Identification and replication of novel genetic variants of ABO gene to reduce the incidence of diseases and promote longevity by modulating lipid homeostasis

Xiaolin Ni^1,², Chen Bai^3,⁴, Chao Nie⁵, Liping Qi⁶, Yifang Liu⁷, Huiping Yuan¹, Xiaoquan Zhu¹, Liang Sun¹, Qi Zhou¹, Yan Li⁵, Hefu Zhen⁵, Huabing Su⁸, Rongqiao Li⁸, Rushu Lan⁸, Guofang Pang⁸, Yuan Lv⁸, Wei Zhang⁸, Fan Yang^1,², Yao Yao^3,⁴, Chen Chen¹, Zhaoping Wang¹, Danni Gao⁹, Nan Zhang¹, Shenqi Zhang^1,², Li Zhang^1,², Zhu Wu¹, Caiyou Hu⁸, Yi Zeng^3,⁴, Ze Yang^1,²

¹The Key Laboratory of Geriatrics, Beijing Institute of Geriatrics, Beijing Hospital, National Center of Gerontology, National Health Commission, Institute of Geriatric Medicine, Chinese Academy of Medical Sciences, Beijing 100730, P.R. China
²Graduate School of Peking Union Medical College, Chinese Academy of Medical Science, Beijing 100730, P.R. China
³Center for the Study of Aging and Human Development and Geriatrics Division, Medical School of Duke University, Durham, NC 27708, USA
⁴Center for Healthy Aging and Development Studies, National School of Development, Peking University, Beijing 100871, P.R. China
⁵BGI-Shenzhen, Shenzhen, Guangdong 518083, P.R. China
⁶College of Science and Technology, Hebei Agricultural University, Cangzhou 061100, Hebei, P.R. China
⁷Joint Graduate Program of Peking-Tsinghua-NIBS, School of Life Sciences, Tsinghua University, Beijing 100084, P.R. China
⁸Jiangbin Hospital, Guangxi Zhuang Autonomous Region, Nanning 530021, P.R. China
⁹Peking University Fifth School of Clinical Medicine, Beijing 100191, P.R. China

Received: June 11, 2021Accepted: September 10, 2021Published: November 22, 2021

https://doi.org/10.18632/aging.203700

Copyright: © 2021 Ni et al.
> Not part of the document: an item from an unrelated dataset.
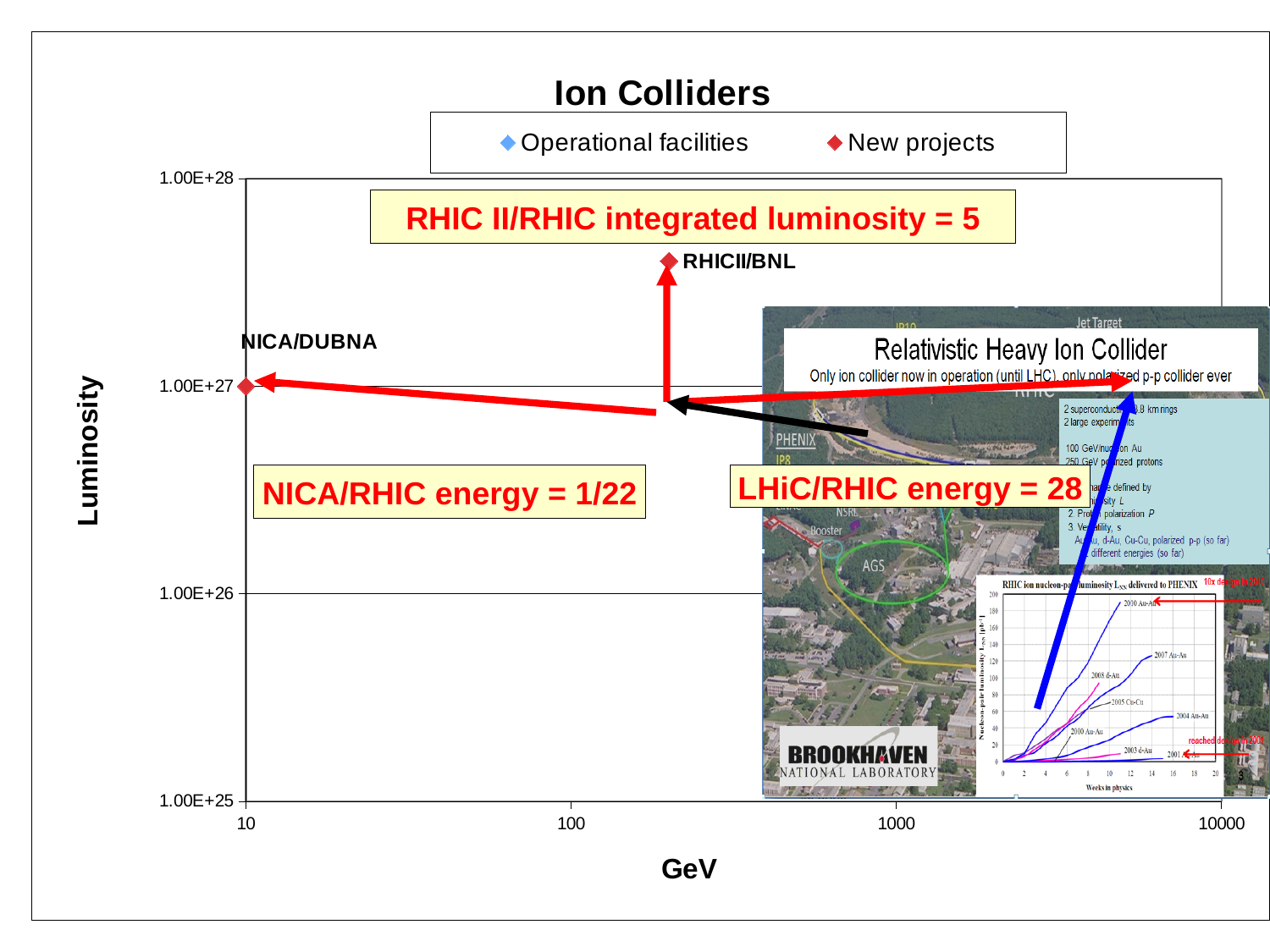
Is the GeV value for RHICII/BNL greater or less than 100? greater Is the luminosity for RHICII/BNL greater or less than 1.00E+27? greater What is the title of the chart? Ion Colliders Which has the higher luminosity, RHICII/BNL or NICA/DUBNA? RHICII/BNL How many series does the chart legend list? 2 At what GeV value is NICA/DUBNA plotted? 10 What luminosity value is plotted for NICA/DUBNA? 1.00E+27 Is the GeV value for RHICII/BNL greater or less than 1000? less What is the label of the vertical axis? Luminosity Which is plotted at a higher GeV value, NICA/DUBNA or RHICII/BNL? RHICII/BNL What kind of chart is shown on the slide? scatter chart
This is an open access article distributed under the terms of the Creative Commons Attribution License (CC BY 3.0), which permits unrestricted use, distribution, and reproduction in any medium, provided the original author and source are credited.

Abstract

Genes related to human longevity have not been studied so far, and need to be investigated thoroughly. This study aims to explore the relationship among ABO gene variants, lipid levels, and longevity phenotype in individuals (≥90yrs old) without adverse outcomes. A genotype-phenotype study was performed based on 5803 longevity subjects and 7026 younger controls from the Chinese Longitudinal Healthy Longevity Survey (CLHLS). Four ABO gene variants associated with healthy longevity (rs8176719 C, rs687621 G, rs643434 A, and rs505922 C) were identified and replicated in the CLHLS GWAS data analysis and found significantly higher in longevity individuals than controls. The Bonferroni adjusted p-value and OR range were 0.013-0.020 and 1.126-1.151, respectively. According to the results of linkage disequilibrium (LD) analysis, the above four variants formed a block on the ABO gene (D’=1, r²_range = 0.585-0.995). The carriers with genotypes rs687621 GG, rs643434 AX, or rs505922 CX (p_range = 2.728 x 10^-107-5.940 x 10^-14; OR_range = 1.004-4.354) and haplotype CGAC/XGXX (p = 2.557 x 10^-27; OR = 2.255) had a substantial connection with longevity, according to the results of genetic model analysis. Following the genotype and metabolic phenotype analysis, it has been shown that the longevity individuals with rs687621 GG, rs643434 AX, and rs505922 CX had a positive association with HDL-c, LDL-c, TC, TG (p_range = 2.200 x 10^-5-0.036, OR_range = 1.546-1.709), and BMI normal level (p_range = 2.690 x 10^-4-0.026, OR_range = 1.530-1.997). Finally, two pathways involving vWF/ADAMTS13 and the inflammatory markers (sE-selectin/ICAM1) that co-regulated lipid levels by glycosylation and effects on each other were speculated. In conclusion, the association between the identified longevity-associated ABO variants and better health lipid profile was elucidated, thus the findings can help in maintaining normal lipid metabolic phenotypes in the longevity population.